A abertura reforça a relação comercial entre Brasil e Arábia Saudita, um mercado estratégico para alimentos por seu alto poder de compra e pela dependência de importações, especialmente de produtos frescos. Em 2025, o país importou mais de US$ 2,8 bilhões em produtos agropecuários brasileiros.
Para a fruticultura nacional, a autorização representa uma nova frente de expansão internacional. Como os produtos liberados são cultivados em diferentes regiões do Brasil, o impacto pode alcançar diversos polos produtivos, do Nordeste ao Sul, beneficiando produtores, cooperativas, exportadoras e empresas de logística.
A exportação de frutas exige uma cadeia bem estruturada, com colheita no ponto ideal, embalagens adequadas, transporte refrigerado, controle sanitário e rastreabilidade. Por isso, a abertura do mercado saudita também pode movimentar empregos indiretos em armazenagem, transporte, comércio exterior e infraestrutura portuária.

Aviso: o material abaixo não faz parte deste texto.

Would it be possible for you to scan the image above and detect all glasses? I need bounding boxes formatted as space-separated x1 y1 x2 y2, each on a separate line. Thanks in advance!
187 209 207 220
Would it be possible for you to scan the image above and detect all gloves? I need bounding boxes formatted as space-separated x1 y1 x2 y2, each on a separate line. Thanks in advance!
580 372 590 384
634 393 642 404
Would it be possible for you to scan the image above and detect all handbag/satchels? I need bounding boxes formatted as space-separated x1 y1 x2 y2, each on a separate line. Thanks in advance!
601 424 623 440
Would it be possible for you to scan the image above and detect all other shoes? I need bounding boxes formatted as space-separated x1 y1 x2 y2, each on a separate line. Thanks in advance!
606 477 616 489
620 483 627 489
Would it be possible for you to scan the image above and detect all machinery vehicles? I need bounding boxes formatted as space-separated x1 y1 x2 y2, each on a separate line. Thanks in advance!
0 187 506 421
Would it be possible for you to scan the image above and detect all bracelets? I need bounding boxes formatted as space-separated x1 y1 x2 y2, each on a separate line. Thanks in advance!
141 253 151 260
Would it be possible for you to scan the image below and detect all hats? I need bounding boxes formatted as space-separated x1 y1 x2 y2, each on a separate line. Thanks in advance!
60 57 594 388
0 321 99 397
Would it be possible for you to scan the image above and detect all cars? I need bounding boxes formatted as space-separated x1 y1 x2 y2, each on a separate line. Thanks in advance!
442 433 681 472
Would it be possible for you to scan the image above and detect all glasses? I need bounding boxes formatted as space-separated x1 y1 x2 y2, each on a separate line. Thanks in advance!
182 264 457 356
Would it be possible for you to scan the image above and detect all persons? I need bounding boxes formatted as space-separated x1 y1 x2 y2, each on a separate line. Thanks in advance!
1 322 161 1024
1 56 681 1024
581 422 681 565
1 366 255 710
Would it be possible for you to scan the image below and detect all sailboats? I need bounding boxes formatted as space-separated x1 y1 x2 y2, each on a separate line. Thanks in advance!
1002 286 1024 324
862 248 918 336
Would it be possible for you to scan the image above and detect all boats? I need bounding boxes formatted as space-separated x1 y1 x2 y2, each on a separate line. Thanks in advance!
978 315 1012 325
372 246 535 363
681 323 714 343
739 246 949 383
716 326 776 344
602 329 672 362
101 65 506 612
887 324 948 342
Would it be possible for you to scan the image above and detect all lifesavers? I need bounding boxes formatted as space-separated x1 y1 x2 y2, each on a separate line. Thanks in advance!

A aprovação também indica o cumprimento de exigências fitossanitárias por parte do Brasil, fator essencial para acessar mercados internacionais mais rigorosos. Com isso, o país fortalece sua imagem como fornecedor confiável de alimentos em escala global.
A medida faz parte de um movimento mais amplo de diversificação dos destinos das exportações brasileiras. Ao ampliar a presença no Oriente Médio, o Brasil reduz a dependência de mercados tradicionais e cria novas oportunidades para o agronegócio.